- [TASK DESCRIPTION] An exact reproduction of all entries is expected.

====

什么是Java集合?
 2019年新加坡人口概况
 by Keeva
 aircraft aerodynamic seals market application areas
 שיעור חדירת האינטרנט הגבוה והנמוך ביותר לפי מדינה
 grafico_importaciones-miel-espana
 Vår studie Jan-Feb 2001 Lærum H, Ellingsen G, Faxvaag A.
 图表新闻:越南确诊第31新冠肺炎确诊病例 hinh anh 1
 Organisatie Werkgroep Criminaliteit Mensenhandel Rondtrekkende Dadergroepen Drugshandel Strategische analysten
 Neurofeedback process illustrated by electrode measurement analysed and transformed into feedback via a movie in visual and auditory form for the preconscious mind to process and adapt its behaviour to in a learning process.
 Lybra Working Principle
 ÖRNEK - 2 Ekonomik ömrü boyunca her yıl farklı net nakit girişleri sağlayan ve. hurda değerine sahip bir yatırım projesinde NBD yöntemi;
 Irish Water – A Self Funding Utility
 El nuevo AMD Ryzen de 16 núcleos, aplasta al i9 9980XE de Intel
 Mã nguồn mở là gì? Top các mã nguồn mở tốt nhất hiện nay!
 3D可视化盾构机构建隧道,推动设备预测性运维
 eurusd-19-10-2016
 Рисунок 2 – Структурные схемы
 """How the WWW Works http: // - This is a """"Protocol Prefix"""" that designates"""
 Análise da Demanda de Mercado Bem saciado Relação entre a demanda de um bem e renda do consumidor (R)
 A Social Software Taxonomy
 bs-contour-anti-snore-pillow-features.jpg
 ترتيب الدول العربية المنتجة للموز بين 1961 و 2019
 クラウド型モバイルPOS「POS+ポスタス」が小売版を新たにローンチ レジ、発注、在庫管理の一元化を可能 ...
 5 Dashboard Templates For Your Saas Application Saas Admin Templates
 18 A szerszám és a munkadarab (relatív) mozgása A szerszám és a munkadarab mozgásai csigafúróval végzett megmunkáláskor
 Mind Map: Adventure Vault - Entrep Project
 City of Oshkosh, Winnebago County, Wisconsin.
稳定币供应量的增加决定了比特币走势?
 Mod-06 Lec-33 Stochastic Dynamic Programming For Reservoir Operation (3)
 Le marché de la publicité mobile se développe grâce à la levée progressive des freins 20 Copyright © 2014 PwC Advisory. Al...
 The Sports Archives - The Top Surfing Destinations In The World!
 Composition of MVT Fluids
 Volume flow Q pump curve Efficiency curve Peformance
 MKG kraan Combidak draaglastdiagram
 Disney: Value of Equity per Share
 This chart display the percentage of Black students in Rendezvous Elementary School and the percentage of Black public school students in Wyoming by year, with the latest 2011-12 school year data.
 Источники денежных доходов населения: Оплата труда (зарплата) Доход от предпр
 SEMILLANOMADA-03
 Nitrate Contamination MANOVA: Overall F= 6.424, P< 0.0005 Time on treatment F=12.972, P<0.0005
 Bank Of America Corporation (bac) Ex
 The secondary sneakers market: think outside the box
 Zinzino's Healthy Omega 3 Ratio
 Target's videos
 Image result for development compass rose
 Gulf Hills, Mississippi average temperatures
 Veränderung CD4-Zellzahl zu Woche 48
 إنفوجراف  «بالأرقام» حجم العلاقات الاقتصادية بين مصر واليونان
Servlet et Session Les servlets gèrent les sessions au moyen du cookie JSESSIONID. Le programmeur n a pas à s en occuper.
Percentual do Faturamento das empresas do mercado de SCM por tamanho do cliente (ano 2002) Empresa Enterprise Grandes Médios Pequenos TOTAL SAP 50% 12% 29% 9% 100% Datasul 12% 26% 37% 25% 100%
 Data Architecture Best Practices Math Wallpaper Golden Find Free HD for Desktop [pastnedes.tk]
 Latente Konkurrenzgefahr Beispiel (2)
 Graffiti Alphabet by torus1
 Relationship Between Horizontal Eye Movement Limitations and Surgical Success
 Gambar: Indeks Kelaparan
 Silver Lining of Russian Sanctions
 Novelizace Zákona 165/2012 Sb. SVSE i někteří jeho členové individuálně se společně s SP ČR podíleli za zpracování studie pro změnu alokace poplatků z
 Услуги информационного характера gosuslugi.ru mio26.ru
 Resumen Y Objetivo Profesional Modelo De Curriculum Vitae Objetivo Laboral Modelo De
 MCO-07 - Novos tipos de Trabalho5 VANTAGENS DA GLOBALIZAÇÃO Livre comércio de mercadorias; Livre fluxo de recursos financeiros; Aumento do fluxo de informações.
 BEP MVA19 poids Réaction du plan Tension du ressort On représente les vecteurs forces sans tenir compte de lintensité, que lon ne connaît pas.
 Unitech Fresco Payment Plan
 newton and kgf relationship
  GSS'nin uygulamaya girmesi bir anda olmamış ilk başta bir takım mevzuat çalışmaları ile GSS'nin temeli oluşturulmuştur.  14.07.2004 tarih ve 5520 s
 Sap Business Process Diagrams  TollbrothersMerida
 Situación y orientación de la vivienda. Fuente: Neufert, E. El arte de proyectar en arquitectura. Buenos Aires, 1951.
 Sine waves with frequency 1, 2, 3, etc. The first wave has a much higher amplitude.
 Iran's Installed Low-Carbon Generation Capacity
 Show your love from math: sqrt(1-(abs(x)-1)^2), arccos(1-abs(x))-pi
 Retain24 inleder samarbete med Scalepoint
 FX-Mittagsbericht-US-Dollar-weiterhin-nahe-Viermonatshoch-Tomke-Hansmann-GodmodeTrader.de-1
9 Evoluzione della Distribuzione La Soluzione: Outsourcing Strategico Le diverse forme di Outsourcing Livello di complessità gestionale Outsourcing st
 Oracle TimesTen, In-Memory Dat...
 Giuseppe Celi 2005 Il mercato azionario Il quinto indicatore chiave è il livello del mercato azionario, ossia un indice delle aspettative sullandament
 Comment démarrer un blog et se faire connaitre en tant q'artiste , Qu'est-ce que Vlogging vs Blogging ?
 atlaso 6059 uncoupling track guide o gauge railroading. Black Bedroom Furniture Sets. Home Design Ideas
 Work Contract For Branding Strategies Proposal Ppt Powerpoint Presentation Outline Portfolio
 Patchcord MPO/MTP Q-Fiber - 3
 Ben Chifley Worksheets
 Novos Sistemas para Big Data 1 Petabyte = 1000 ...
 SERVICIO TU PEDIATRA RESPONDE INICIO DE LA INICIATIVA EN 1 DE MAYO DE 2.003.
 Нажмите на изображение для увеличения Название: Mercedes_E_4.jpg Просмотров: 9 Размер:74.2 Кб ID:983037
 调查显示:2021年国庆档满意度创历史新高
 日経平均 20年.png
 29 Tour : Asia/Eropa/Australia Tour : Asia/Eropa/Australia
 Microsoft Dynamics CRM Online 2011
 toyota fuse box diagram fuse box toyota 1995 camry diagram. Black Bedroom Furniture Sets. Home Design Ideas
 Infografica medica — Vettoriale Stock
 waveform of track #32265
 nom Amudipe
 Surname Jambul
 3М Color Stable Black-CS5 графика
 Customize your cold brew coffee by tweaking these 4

====

- [EXPECTED ANSWER]
什么是Java集合?
 2019年新加坡人口概况
 by Keeva
 aircraft aerodynamic seals market application areas
 שיעור חדירת האינטרנט הגבוה והנמוך ביותר לפי מדינה
 grafico_importaciones-miel-espana
 Vår studie Jan-Feb 2001 Lærum H, Ellingsen G, Faxvaag A.
 图表新闻:越南确诊第31新冠肺炎确诊病例 hinh anh 1
 Organisatie Werkgroep Criminaliteit Mensenhandel Rondtrekkende Dadergroepen Drugshandel Strategische analysten
 Neurofeedback process illustrated by electrode measurement analysed and transformed into feedback via a movie in visual and auditory form for the preconscious mind to process and adapt its behaviour to in a learning process.
 Lybra Working Principle
 ÖRNEK - 2 Ekonomik ömrü boyunca her yıl farklı net nakit girişleri sağlayan ve. hurda değerine sahip bir yatırım projesinde NBD yöntemi;
 Irish Water – A Self Funding Utility
 El nuevo AMD Ryzen de 16 núcleos, aplasta al i9 9980XE de Intel
 Mã nguồn mở là gì? Top các mã nguồn mở tốt nhất hiện nay!
 3D可视化盾构机构建隧道,推动设备预测性运维
 eurusd-19-10-2016
 Рисунок 2 – Структурные схемы
 """How the WWW Works http: // - This is a """"Protocol Prefix"""" that designates"""
 Análise da Demanda de Mercado Bem saciado Relação entre a demanda de um bem e renda do consumidor (R)
 A Social Software Taxonomy
 bs-contour-anti-snore-pillow-features.jpg
 ترتيب الدول العربية المنتجة للموز بين 1961 و 2019
 クラウド型モバイルPOS「POS+ポスタス」が小売版を新たにローンチ レジ、発注、在庫管理の一元化を可能 ...
 5 Dashboard Templates For Your Saas Application Saas Admin Templates
 18 A szerszám és a munkadarab (relatív) mozgása A szerszám és a munkadarab mozgásai csigafúróval végzett megmunkáláskor
 Mind Map: Adventure Vault - Entrep Project
 City of Oshkosh, Winnebago County, Wisconsin.
稳定币供应量的增加决定了比特币走势?
 Mod-06 Lec-33 Stochastic Dynamic Programming For Reservoir Operation (3)
 Le marché de la publicité mobile se développe grâce à la levée progressive des freins 20 Copyright © 2014 PwC Advisory. Al...
 The Sports Archives - The Top Surfing Destinations In The World!
 Composition of MVT Fluids
 Volume flow Q pump curve Efficiency curve Peformance
 MKG kraan Combidak draaglastdiagram
 Disney: Value of Equity per Share
 This chart display the percentage of Black students in Rendezvous Elementary School and the percentage of Black public school students in Wyoming by year, with the latest 2011-12 school year data.
 Источники денежных доходов населения: Оплата труда (зарплата) Доход от предпр
 SEMILLANOMADA-03
 Nitrate Contamination MANOVA: Overall F= 6.424, P< 0.0005 Time on treatment F=12.972, P<0.0005
 Bank Of America Corporation (bac) Ex
 The secondary sneakers market: think outside the box
 Zinzino's Healthy Omega 3 Ratio
 Target's videos
 Image result for development compass rose
 Gulf Hills, Mississippi average temperatures
 Veränderung CD4-Zellzahl zu Woche 48
 إنفوجراف  «بالأرقام» حجم العلاقات الاقتصادية بين مصر واليونان
Servlet et Session Les servlets gèrent les sessions au moyen du cookie JSESSIONID. Le programmeur n a pas à s en occuper.
Percentual do Faturamento das empresas do mercado de SCM por tamanho do cliente (ano 2002) Empresa Enterprise Grandes Médios Pequenos TOTAL SAP 50% 12% 29% 9% 100% Datasul 12% 26% 37% 25% 100%
 Data Architecture Best Practices Math Wallpaper Golden Find Free HD for Desktop [pastnedes.tk]
 Latente Konkurrenzgefahr Beispiel (2)
 Graffiti Alphabet by torus1
 Relationship Between Horizontal Eye Movement Limitations and Surgical Success
 Gambar: Indeks Kelaparan
 Silver Lining of Russian Sanctions
 Novelizace Zákona 165/2012 Sb. SVSE i někteří jeho členové individuálně se společně s SP ČR podíleli za zpracování studie pro změnu alokace poplatků z
 Услуги информационного характера gosuslugi.ru mio26.ru
 Resumen Y Objetivo Profesional Modelo De Curriculum Vitae Objetivo Laboral Modelo De
 MCO-07 - Novos tipos de Trabalho5 VANTAGENS DA GLOBALIZAÇÃO Livre comércio de mercadorias; Livre fluxo de recursos financeiros; Aumento do fluxo de informações.
 BEP MVA19 poids Réaction du plan Tension du ressort On représente les vecteurs forces sans tenir compte de lintensité, que lon ne connaît pas.
 Unitech Fresco Payment Plan
 newton and kgf relationship
  GSS'nin uygulamaya girmesi bir anda olmamış ilk başta bir takım mevzuat çalışmaları ile GSS'nin temeli oluşturulmuştur.  14.07.2004 tarih ve 5520 s
 Sap Business Process Diagrams  TollbrothersMerida
 Situación y orientación de la vivienda. Fuente: Neufert, E. El arte de proyectar en arquitectura. Buenos Aires, 1951.
 Sine waves with frequency 1, 2, 3, etc. The first wave has a much higher amplitude.
 Iran's Installed Low-Carbon Generation Capacity
 Show your love from math: sqrt(1-(abs(x)-1)^2), arccos(1-abs(x))-pi
 Retain24 inleder samarbete med Scalepoint
 FX-Mittagsbericht-US-Dollar-weiterhin-nahe-Viermonatshoch-Tomke-Hansmann-GodmodeTrader.de-1
9 Evoluzione della Distribuzione La Soluzione: Outsourcing Strategico Le diverse forme di Outsourcing Livello di complessità gestionale Outsourcing st
 Oracle TimesTen, In-Memory Dat...
 Giuseppe Celi 2005 Il mercato azionario Il quinto indicatore chiave è il livello del mercato azionario, ossia un indice delle aspettative sullandament
 Comment démarrer un blog et se faire connaitre en tant q'artiste , Qu'est-ce que Vlogging vs Blogging ?
 atlaso 6059 uncoupling track guide o gauge railroading. Black Bedroom Furniture Sets. Home Design Ideas
 Work Contract For Branding Strategies Proposal Ppt Powerpoint Presentation Outline Portfolio
 Patchcord MPO/MTP Q-Fiber - 3
 Ben Chifley Worksheets
 Novos Sistemas para Big Data 1 Petabyte = 1000 ...
 SERVICIO TU PEDIATRA RESPONDE INICIO DE LA INICIATIVA EN 1 DE MAYO DE 2.003.
 Нажмите на изображение для увеличения Название: Mercedes_E_4.jpg Просмотров: 9 Размер:74.2 Кб ID:983037
 调查显示:2021年国庆档满意度创历史新高
 日経平均 20年.png
 29 Tour : Asia/Eropa/Australia Tour : Asia/Eropa/Australia
 Microsoft Dynamics CRM Online 2011
 toyota fuse box diagram fuse box toyota 1995 camry diagram. Black Bedroom Furniture Sets. Home Design Ideas
 Infografica medica — Vettoriale Stock
 waveform of track #32265
 nom Amudipe
 Surname Jambul
 3М Color Stable Black-CS5 графика
 Customize your cold brew coffee by tweaking these 4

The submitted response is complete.